Кино — искусство прежде всего зрительное. Когда Годар, Феллини, Бергман, Буньюэль пренебрегают целомудрием в любовных сценах, то они делают это, конечно, не затем, чтобы потрафить низменному любопытству публики. Для них важна та атмосфера страсти или чувственности, давление которой испытали их герои. Они отлично знают, что экран не терпит подтасовок и абстракций. Кино — фотографическое искусство. Никто не станет верить декларациям, если они расходятся с изображением.

Карне предпочитает область деклараций и абстракций. Критики были правы, говоря, что его фильму свойственна «психологическая ирреальность»[171]. Впрочем, будь персонажи более реальными, из них не вышло бы героев романтизированной мелодрамы.

«Обманщики» в определенном смысле фильм финальный — и не только для Карне. Тот тип трагедии, который родился из мелодрамы, тут возвращается к своим истокам. То, что когда-то было мифом, выражавшим суть эпохи, теряет связь с реальностью — а с ней и драматическую силу. Великая любовь становится любовью ординарной; борьба с судьбой снижается до робкого протеста влюбившихся героев против «новых табу», придуманных послевоенным поколением взамен отвергнутой морали[172]; и даже мефистофельская роль Алена, несмотря на действительно удачную игру Терзиева, оказывается гораздо более локальной и менее значительной, чем близкие ей роли в старых фильмах.

В «Обманщиках», как в большинстве картин Карне, есть верхний слой — реальность, и глубинный — романтическая тема. Но в этом случае «реальность» неточна, а выводы чрезмерно дидактичны. Касаясь сложных и болезненных вопросов, Карне дает им однозначную трактовку. По его мнению, все беды оттого, что молодежь плутует: следуя капризам глупой моды, она скрывает свои истинные чувства и притворяется циничной и холодной.

Конечно, эта поза не случайна. Брат героини, молодой рабочий Роже, которому отведена роль резонера, так выражает авторскую мысль: «Я думаю, что это... результат пятидесяти лет нашей общественной неразберихи, войн...»

Ответственность лежит на старшем поколении — это оно повинно в лихорадке, которая сжигает молодежь. Но, обвиняя общество, Карне уверен, что болезнь пройдет: «Наступит день, когда без всякого алкоголя, разврата и детского бунтарства совершится великая перемена... Или, быть может, просто под угрозой мировой катастрофы люди перестанут держаться за то, что можно потерять, — положение, деньги, почести, пустые безделушки...»[173] — и человечество очистится от скверны.

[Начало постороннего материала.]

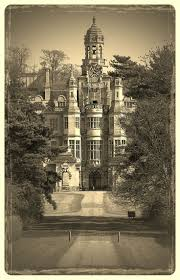 76 best harlaxton manor images on pinterest study abroad castle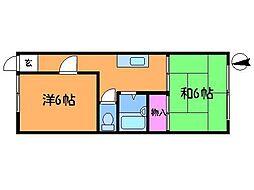東京都三鷹市中原1丁目の賃貸マンションの間取り
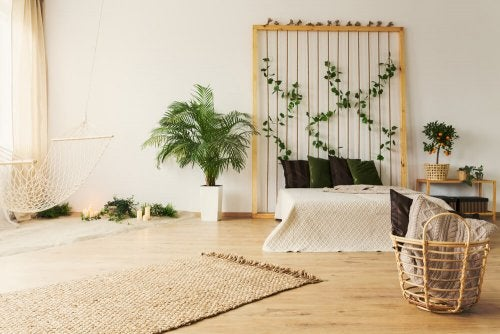 Connect to nature and use earthy colors for a wabi-sabi style decor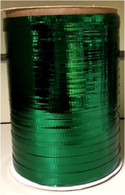 "Green metallic Curling Ribbon 3/16"" x 300 FT (100 yards)"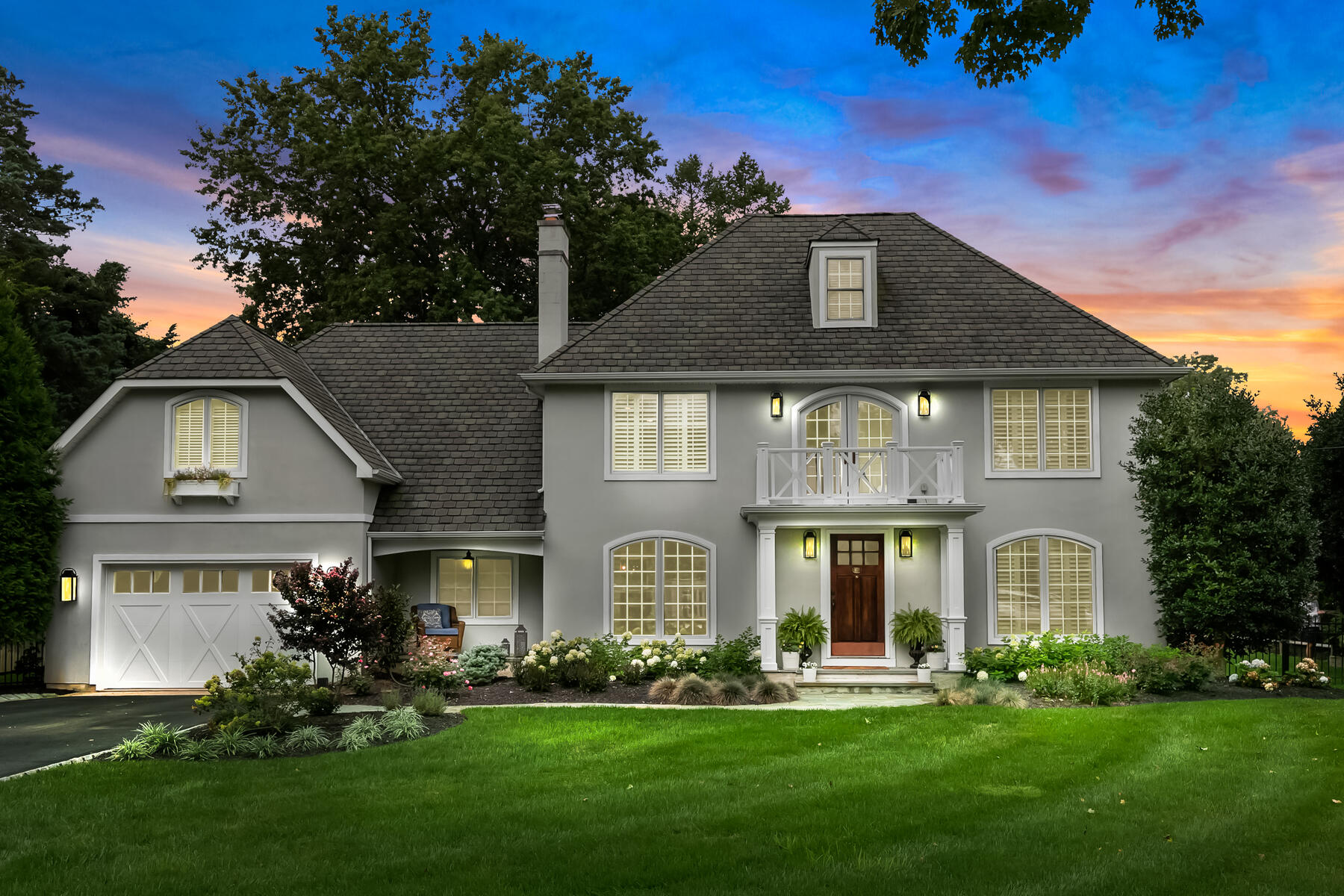 Single Family Homes for Active at Shrewsbury Perfection 42 E End Avenue Shrewsbury, New Jersey 07702 United States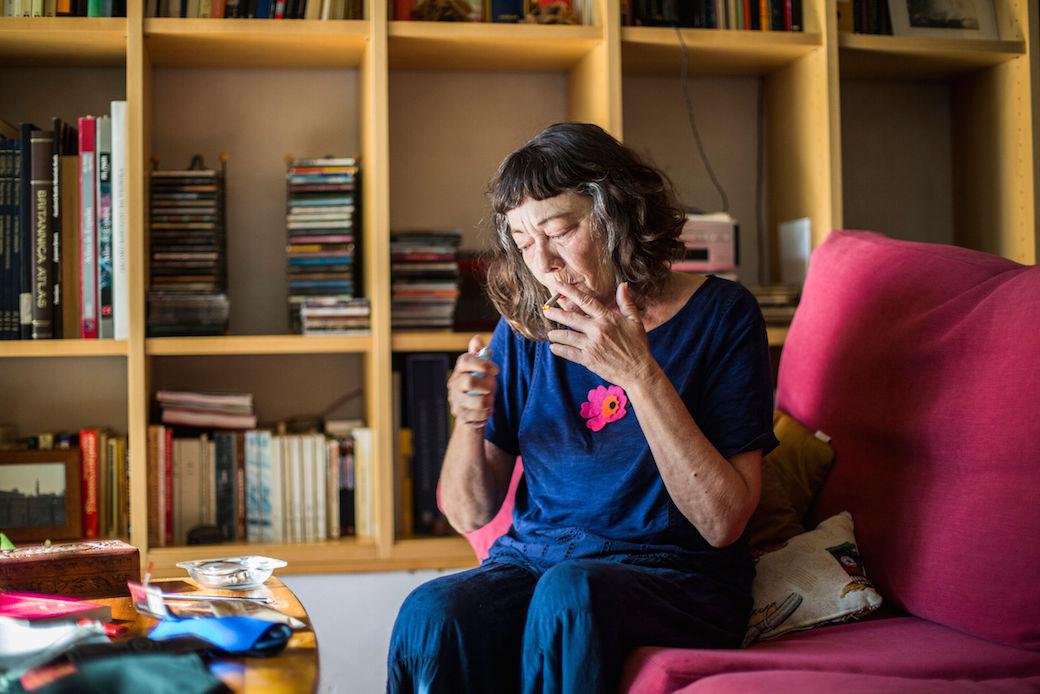Forografia d'Eva Mañez, inclosa en l'exposició.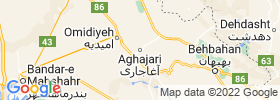 Aghajari map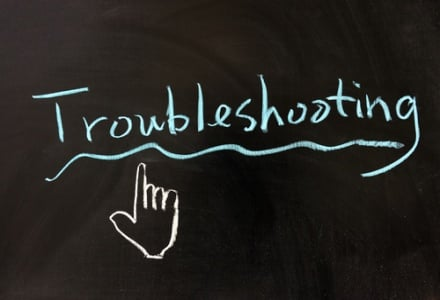 troubleshooting-fi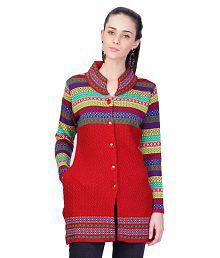 Montrex Red Woollen Coats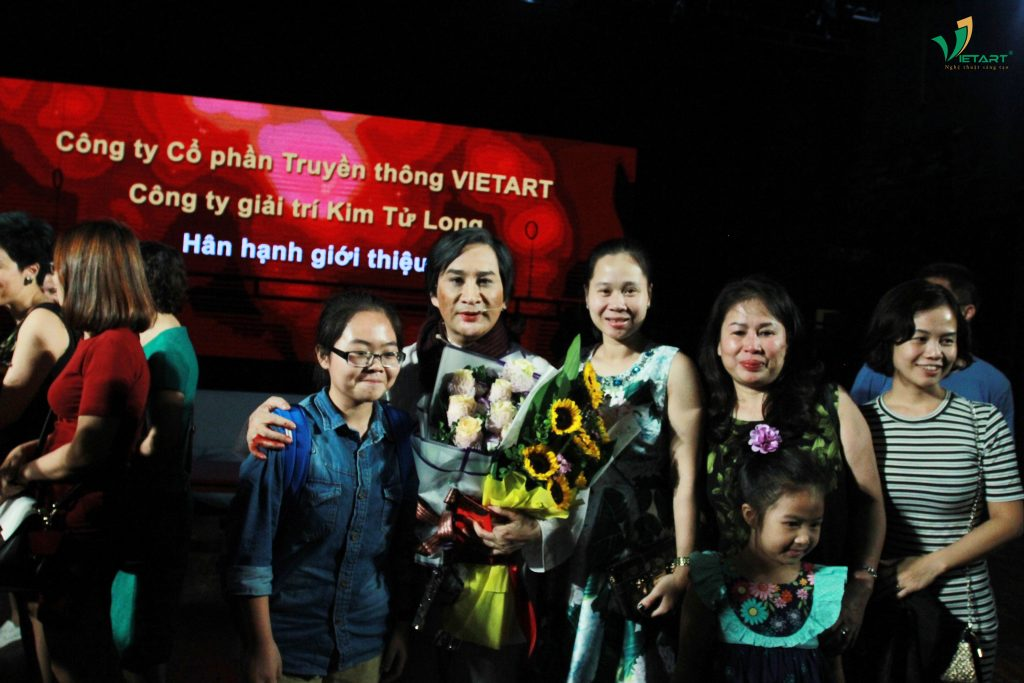 Tô Ánh Nguyệt – lấy đi nước mắt của hàng triệu khán giả thủ đô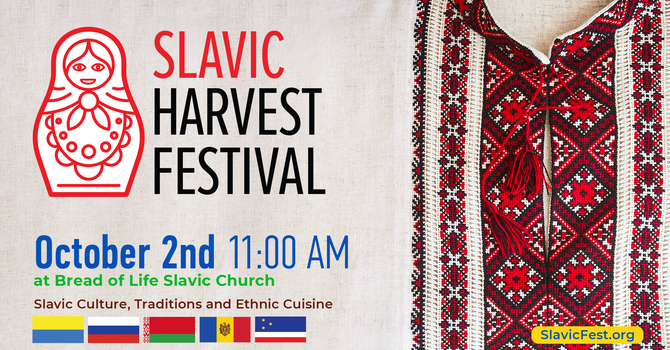 Slavic Harvest Festival 2021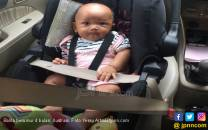 Mommy, ini Makanan Sehat untuk Bayi dan Balita - JPNN.COM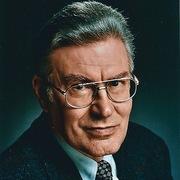 Prof. Dr. Manfred Hermanns
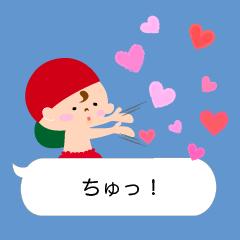 きゃんきゃーぷ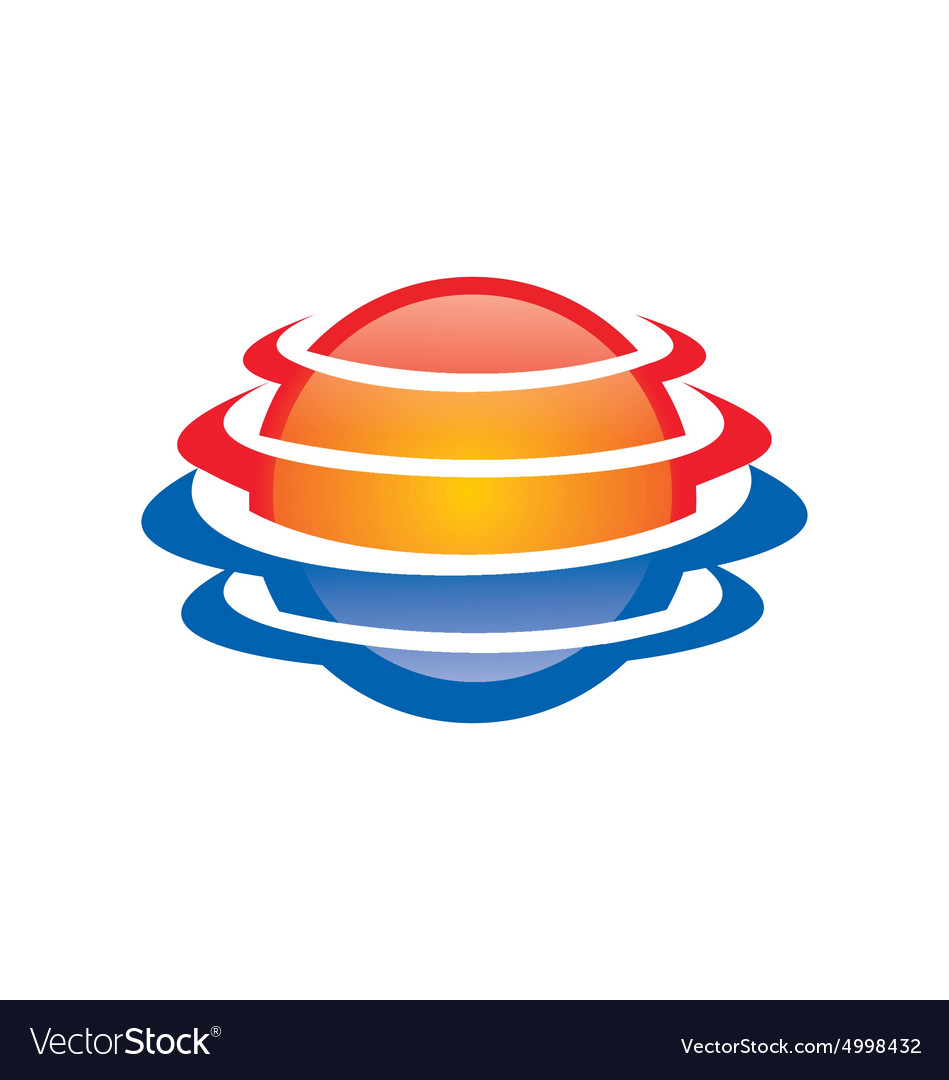 Space planet globe abstract logo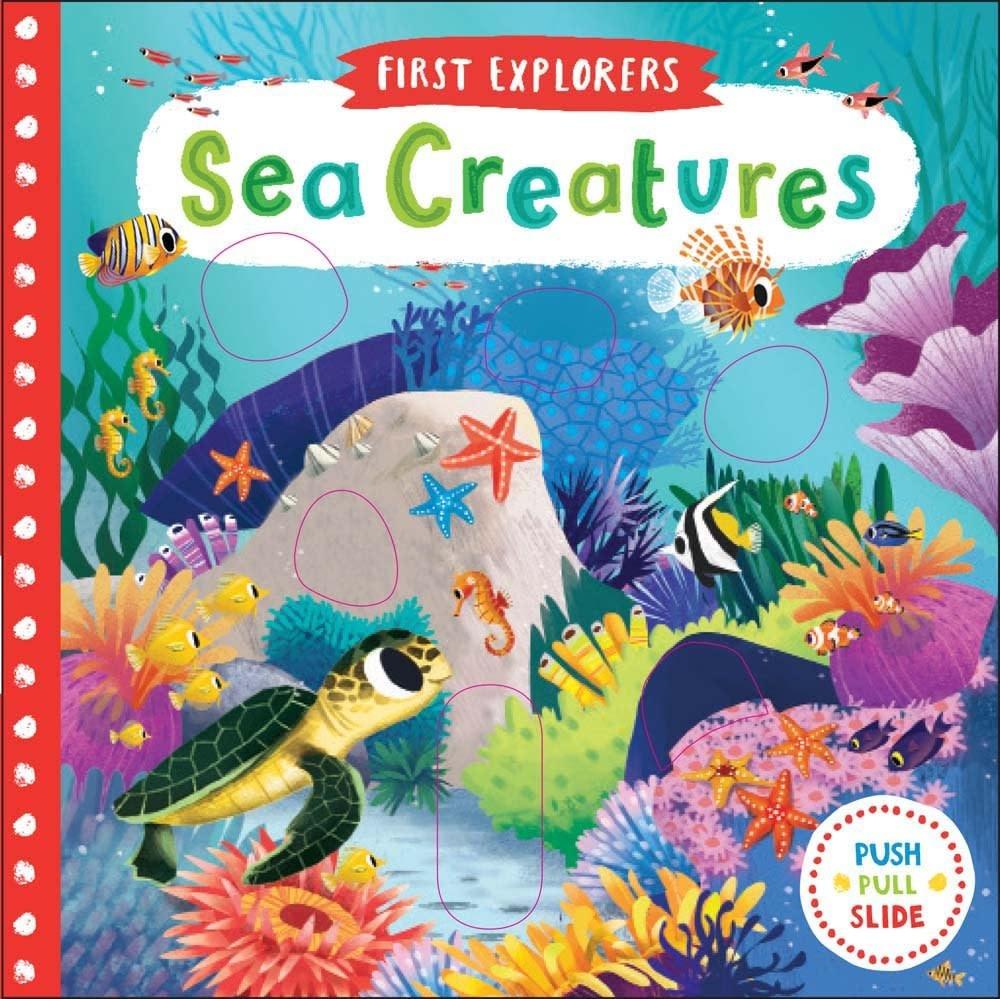 First Explorers Sea Creatures Board Book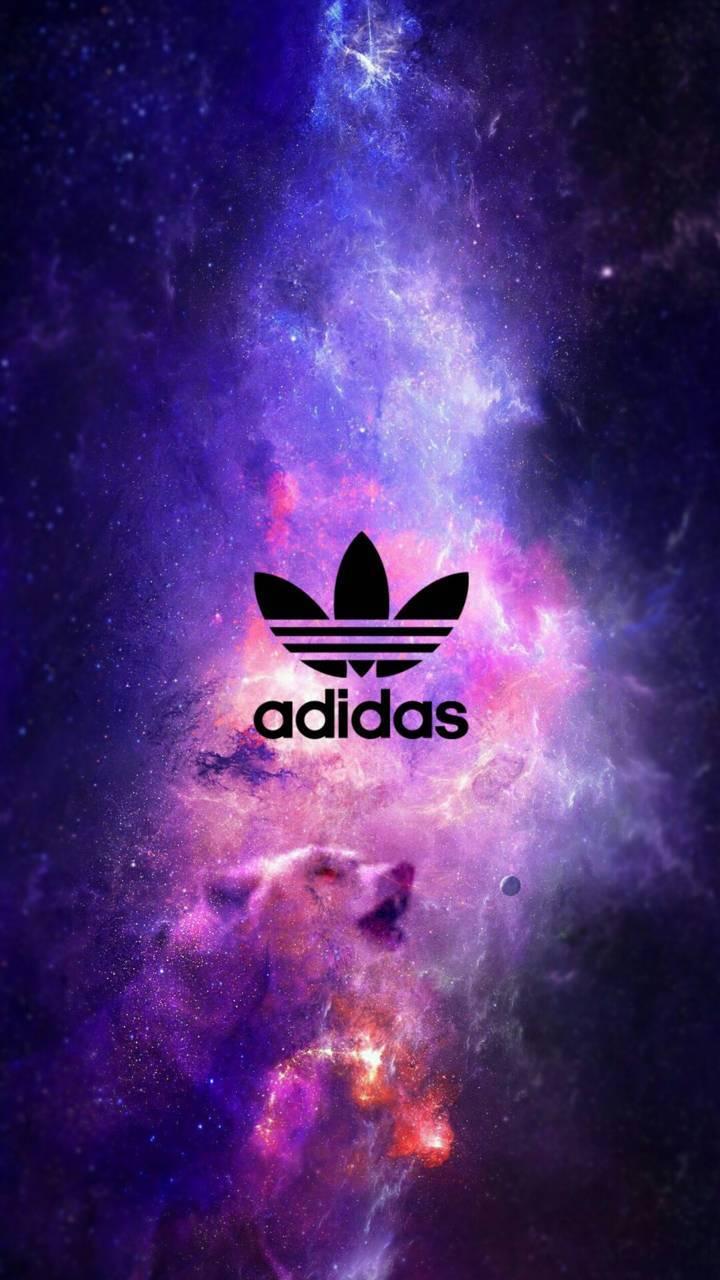 Galixy adidas
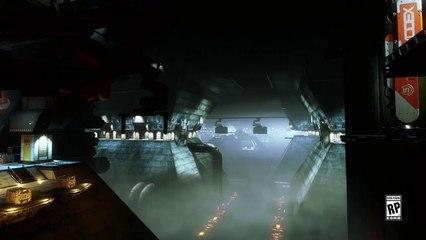 Here s a sneak peek Titanfall 2 de Titanfall 2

Таков в «Обманщиках» психологический и социальный анализ современности. Что же касается второго, фаталистски-романтического плана, то он построен по модели старых лент. Карне использует прием «День начинается»: герой, недавно переживший внутренний кризис и стоящий перед выбором пути, мысленно воскрешает, кадр за кадром, историю своей любви.

Правда, в отличие от Франсуа, Боб погружается в воспоминания не в осажденной комнате, а в чистеньком кафе, под звуки джаза и за рюмкой коньяку. Да и сам Боб, приличный буржуазный мальчик с милым лицом и ямочками на щеках, куда умереннее и благополучнее габеновското персонажа. Образ, который создает Шаррье, весьма далек от легендарности и титанических страстен, хотя роль явно выстроена «под Габена». Карне дает актеру тот же материал: в «Обманщиках» есть краткая идиллия любви, разбитые надежды, сцена гнева, презрительная ревность к низкому сопернику, отчаяние и пессимистический финал. Но все в ином, уменьшенном масштабе. И дело тут не только в темпераменте актера. Сам режиссер уже не в силах говорить от имени эпохи — его концепция действительности устарела, поэзия стала наигранной, формальные приемы обветшали.